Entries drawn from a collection
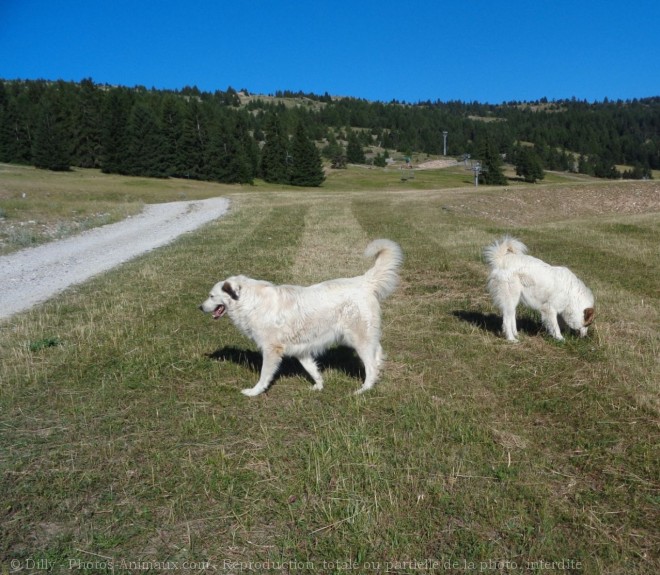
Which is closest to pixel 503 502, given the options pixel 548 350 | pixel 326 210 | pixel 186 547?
pixel 186 547

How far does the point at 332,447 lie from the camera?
5270 mm

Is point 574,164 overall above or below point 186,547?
above

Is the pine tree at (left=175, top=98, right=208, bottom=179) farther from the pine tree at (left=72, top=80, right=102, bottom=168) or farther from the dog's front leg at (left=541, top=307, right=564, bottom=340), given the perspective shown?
the dog's front leg at (left=541, top=307, right=564, bottom=340)

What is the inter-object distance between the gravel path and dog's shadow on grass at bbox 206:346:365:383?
5.80m

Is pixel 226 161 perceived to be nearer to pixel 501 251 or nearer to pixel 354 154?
pixel 354 154

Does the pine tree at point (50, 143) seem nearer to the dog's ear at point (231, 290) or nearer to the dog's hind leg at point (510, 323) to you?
the dog's ear at point (231, 290)

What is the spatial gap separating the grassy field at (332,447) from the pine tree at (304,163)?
81856 millimetres

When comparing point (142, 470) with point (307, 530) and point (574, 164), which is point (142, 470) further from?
point (574, 164)

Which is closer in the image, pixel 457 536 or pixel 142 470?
pixel 457 536

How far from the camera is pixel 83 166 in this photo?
8906 centimetres

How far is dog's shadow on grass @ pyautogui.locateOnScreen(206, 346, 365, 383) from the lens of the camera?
25.5ft

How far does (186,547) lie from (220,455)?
1.31 metres

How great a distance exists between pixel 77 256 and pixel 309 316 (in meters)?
16.0

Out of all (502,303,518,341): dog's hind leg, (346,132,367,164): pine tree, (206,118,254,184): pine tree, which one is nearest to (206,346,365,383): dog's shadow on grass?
(502,303,518,341): dog's hind leg
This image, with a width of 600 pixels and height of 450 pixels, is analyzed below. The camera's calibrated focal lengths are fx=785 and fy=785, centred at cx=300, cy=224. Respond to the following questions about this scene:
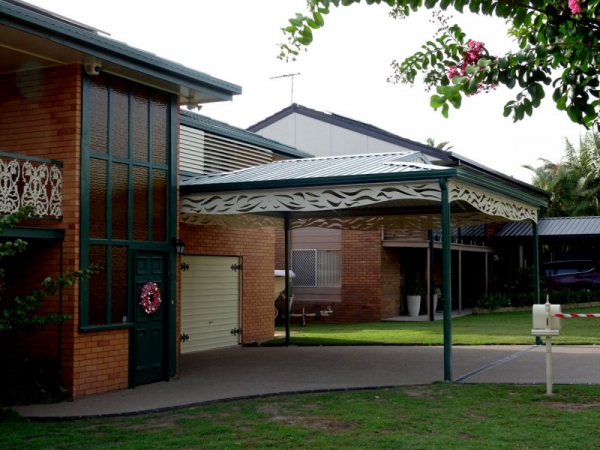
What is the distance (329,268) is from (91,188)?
49.5 ft

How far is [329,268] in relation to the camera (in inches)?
995

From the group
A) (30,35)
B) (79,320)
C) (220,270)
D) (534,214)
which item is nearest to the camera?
(30,35)

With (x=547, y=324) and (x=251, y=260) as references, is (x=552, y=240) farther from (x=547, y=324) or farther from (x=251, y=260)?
(x=547, y=324)

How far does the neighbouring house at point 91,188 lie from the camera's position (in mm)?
10383

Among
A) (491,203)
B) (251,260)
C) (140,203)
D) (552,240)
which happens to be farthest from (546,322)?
(552,240)

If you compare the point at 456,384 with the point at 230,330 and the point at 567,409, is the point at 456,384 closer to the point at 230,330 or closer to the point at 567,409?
the point at 567,409

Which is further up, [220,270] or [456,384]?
[220,270]

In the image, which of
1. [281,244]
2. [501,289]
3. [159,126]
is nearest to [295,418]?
[159,126]

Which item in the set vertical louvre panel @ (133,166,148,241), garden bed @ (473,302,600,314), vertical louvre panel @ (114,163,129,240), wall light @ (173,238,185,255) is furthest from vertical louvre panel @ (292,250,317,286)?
vertical louvre panel @ (114,163,129,240)

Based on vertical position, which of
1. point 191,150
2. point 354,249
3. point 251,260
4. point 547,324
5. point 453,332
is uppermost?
point 191,150

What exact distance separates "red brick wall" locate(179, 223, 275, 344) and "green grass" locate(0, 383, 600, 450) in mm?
6792

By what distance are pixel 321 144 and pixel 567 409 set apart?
18.7 meters

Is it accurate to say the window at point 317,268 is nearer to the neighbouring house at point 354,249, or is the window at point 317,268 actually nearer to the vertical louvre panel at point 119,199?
the neighbouring house at point 354,249

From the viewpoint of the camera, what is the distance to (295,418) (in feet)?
28.9
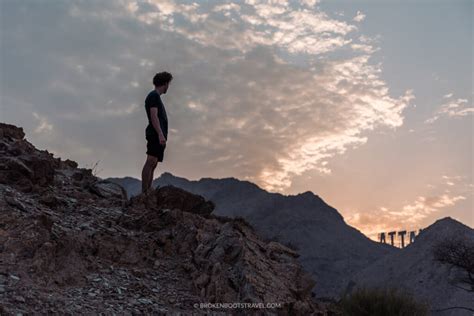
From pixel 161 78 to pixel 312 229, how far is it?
185 ft

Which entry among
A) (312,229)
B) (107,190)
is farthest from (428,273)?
(107,190)

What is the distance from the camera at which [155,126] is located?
7707 millimetres

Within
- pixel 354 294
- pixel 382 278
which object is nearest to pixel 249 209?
pixel 382 278

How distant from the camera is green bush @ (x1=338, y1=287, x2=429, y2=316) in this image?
44.8 ft

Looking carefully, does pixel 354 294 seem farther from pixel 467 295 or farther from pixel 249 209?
pixel 249 209

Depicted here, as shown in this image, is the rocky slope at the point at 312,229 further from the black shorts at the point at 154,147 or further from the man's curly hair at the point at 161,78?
the man's curly hair at the point at 161,78

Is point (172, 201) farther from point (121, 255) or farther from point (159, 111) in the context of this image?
point (121, 255)

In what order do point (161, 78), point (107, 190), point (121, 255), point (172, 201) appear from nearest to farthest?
point (121, 255) → point (161, 78) → point (172, 201) → point (107, 190)

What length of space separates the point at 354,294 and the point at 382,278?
31.1 m

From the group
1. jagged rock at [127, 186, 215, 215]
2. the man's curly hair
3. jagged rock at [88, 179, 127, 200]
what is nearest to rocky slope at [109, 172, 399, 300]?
jagged rock at [127, 186, 215, 215]

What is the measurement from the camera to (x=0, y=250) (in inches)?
211

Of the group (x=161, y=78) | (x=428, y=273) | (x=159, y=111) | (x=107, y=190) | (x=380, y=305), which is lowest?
(x=380, y=305)

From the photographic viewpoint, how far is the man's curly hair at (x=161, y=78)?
316 inches

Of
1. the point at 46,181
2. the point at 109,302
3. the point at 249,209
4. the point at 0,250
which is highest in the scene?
the point at 249,209
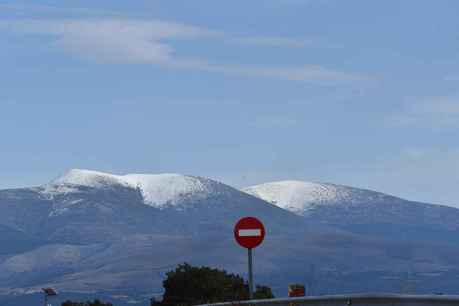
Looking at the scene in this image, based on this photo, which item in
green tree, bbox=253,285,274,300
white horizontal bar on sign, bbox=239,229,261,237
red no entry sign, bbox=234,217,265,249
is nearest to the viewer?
red no entry sign, bbox=234,217,265,249

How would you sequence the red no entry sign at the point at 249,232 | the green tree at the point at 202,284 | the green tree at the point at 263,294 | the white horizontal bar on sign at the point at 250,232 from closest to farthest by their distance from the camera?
the red no entry sign at the point at 249,232, the white horizontal bar on sign at the point at 250,232, the green tree at the point at 263,294, the green tree at the point at 202,284

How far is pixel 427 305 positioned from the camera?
18.5 meters

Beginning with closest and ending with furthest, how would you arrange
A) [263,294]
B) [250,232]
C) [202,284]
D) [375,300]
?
[375,300] → [250,232] → [263,294] → [202,284]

TASK REQUIREMENTS >> Reproduce all of the material above word for word, leaving out the pictures.

ANSWER TO THE EXERCISE >>
Which is closest to pixel 503 502, given the options pixel 548 350 | pixel 326 210 | pixel 186 547?
pixel 186 547

How far does the point at 332,447 lie from the camera?
5270 mm

Is point 574,164 overall above or below point 186,547?
above

Is the pine tree at (left=175, top=98, right=208, bottom=179) farther from the pine tree at (left=72, top=80, right=102, bottom=168) or farther from the dog's front leg at (left=541, top=307, right=564, bottom=340), given the perspective shown?
the dog's front leg at (left=541, top=307, right=564, bottom=340)

What is the inter-object distance between the gravel path and dog's shadow on grass at bbox 206:346:365:383?
5.80m

Is pixel 226 161 perceived to be nearer to pixel 501 251 or nearer to pixel 354 154?
pixel 354 154

Does the pine tree at point (50, 143) seem nearer to the dog's ear at point (231, 290) or nearer to the dog's hind leg at point (510, 323) to you?
the dog's ear at point (231, 290)

What is the spatial gap separating the grassy field at (332,447) from the pine tree at (304,163)?
81856 millimetres

When comparing point (142, 470) with point (307, 530) and point (574, 164), which is point (142, 470) further from?
point (574, 164)

Which is closer in the image, pixel 457 536 or pixel 142 470?
pixel 457 536

How far from the camera is pixel 83 166 in this photo?
8906 centimetres

How far is dog's shadow on grass @ pyautogui.locateOnScreen(206, 346, 365, 383) from the lens of the camera?
25.5ft

How far does (186,547) lie from (220,455)?
1.31 metres

How great a distance exists between pixel 77 256 and pixel 309 316 (in meters)?
16.0

Out of all (502,303,518,341): dog's hind leg, (346,132,367,164): pine tree, (206,118,254,184): pine tree, which one is nearest to (206,346,365,383): dog's shadow on grass?
(502,303,518,341): dog's hind leg
This image, with a width of 600 pixels and height of 450 pixels, is analyzed below. The camera's calibrated focal lengths are fx=785 and fy=785, centred at cx=300, cy=224. Respond to the following questions about this scene:
What is the distance (329,268) is from (91,188)?
49.5 ft

How far is [329,268] in relation to the camera (in inches)?
995

From the group
A) (30,35)
B) (79,320)
C) (220,270)
D) (534,214)
which item is nearest to the camera?
(30,35)

With (x=547, y=324) and (x=251, y=260) as references, is (x=552, y=240) farther from (x=547, y=324) or farther from (x=251, y=260)?
(x=547, y=324)

How far does the neighbouring house at point 91,188 lie from the camera's position (in mm)?
10383

Among
A) (491,203)
B) (251,260)
C) (140,203)
D) (552,240)
which happens to be farthest from (546,322)?
(552,240)

If you compare the point at 456,384 with the point at 230,330 and the point at 567,409, is the point at 456,384 closer to the point at 230,330 or closer to the point at 567,409?
the point at 567,409

Which is further up, [220,270] or [456,384]?
[220,270]

In the image, which of
1. [281,244]
2. [501,289]
3. [159,126]
is nearest to [295,418]?
[159,126]

Which item in the set vertical louvre panel @ (133,166,148,241), garden bed @ (473,302,600,314), vertical louvre panel @ (114,163,129,240), wall light @ (173,238,185,255) is furthest from vertical louvre panel @ (292,250,317,286)?
vertical louvre panel @ (114,163,129,240)

Based on vertical position, which of
1. point 191,150
2. point 354,249
3. point 251,260
4. point 547,324
5. point 453,332
is uppermost?
point 191,150

What exact distance separates "red brick wall" locate(179, 223, 275, 344) and "green grass" locate(0, 383, 600, 450) in mm?
6792

By what distance are pixel 321 144 and pixel 567 409 set apart?
18.7 meters

Is it accurate to say the window at point 317,268 is nearer to the neighbouring house at point 354,249, or is the window at point 317,268 actually nearer to the vertical louvre panel at point 119,199?
the neighbouring house at point 354,249

From the viewpoint of the camera, what is the distance to (295,418) (in feet)?
28.9
From pixel 161 78 to pixel 312 229, how far is it?
185 ft

Which entry among
A) (312,229)
B) (107,190)
is farthest from (428,273)?
(107,190)

What is the distance from the camera at which [155,126] is located?
7707 millimetres

Within
- pixel 354 294
- pixel 382 278
which object is nearest to pixel 249 209?
pixel 382 278

How distant from the camera is green bush @ (x1=338, y1=287, x2=429, y2=316) in this image?
44.8 ft

Looking carefully, does pixel 354 294 seem farther from pixel 467 295 or farther from pixel 249 209?
pixel 249 209

Depicted here, as shown in this image, is the rocky slope at the point at 312,229 further from the black shorts at the point at 154,147 or further from the man's curly hair at the point at 161,78?
the man's curly hair at the point at 161,78

Is point (172, 201) farther from point (121, 255) or farther from point (159, 111) in the context of this image?
point (121, 255)

In what order do point (161, 78), point (107, 190), point (121, 255), point (172, 201) appear from nearest to farthest?
point (121, 255) → point (161, 78) → point (172, 201) → point (107, 190)

What length of space separates the point at 354,294 and the point at 382,278?
31.1 m

From the group
1. jagged rock at [127, 186, 215, 215]
2. the man's curly hair
3. jagged rock at [88, 179, 127, 200]
what is nearest to rocky slope at [109, 172, 399, 300]?
jagged rock at [127, 186, 215, 215]

What is the measurement from the camera to (x=0, y=250) (in inches)?
211

Of the group (x=161, y=78) | (x=428, y=273) | (x=159, y=111) | (x=107, y=190) | (x=380, y=305), which is lowest?
(x=380, y=305)

From the photographic viewpoint, how far is the man's curly hair at (x=161, y=78)?
316 inches

Of
1. the point at 46,181
2. the point at 109,302
3. the point at 249,209
4. the point at 0,250
which is highest in the scene?
the point at 249,209
Looking at the scene in this image, based on this photo, which item in
green tree, bbox=253,285,274,300
white horizontal bar on sign, bbox=239,229,261,237
red no entry sign, bbox=234,217,265,249
is nearest to the viewer?
red no entry sign, bbox=234,217,265,249

How would you sequence the red no entry sign at the point at 249,232 | the green tree at the point at 202,284 | the green tree at the point at 263,294 | the white horizontal bar on sign at the point at 250,232 from closest to farthest by their distance from the camera?
the red no entry sign at the point at 249,232, the white horizontal bar on sign at the point at 250,232, the green tree at the point at 263,294, the green tree at the point at 202,284

How far is pixel 427 305 positioned from the camera?
18.5 meters

Beginning with closest and ending with furthest, how would you arrange
A) [263,294]
B) [250,232]
C) [202,284]
D) [375,300]
?
[375,300] → [250,232] → [263,294] → [202,284]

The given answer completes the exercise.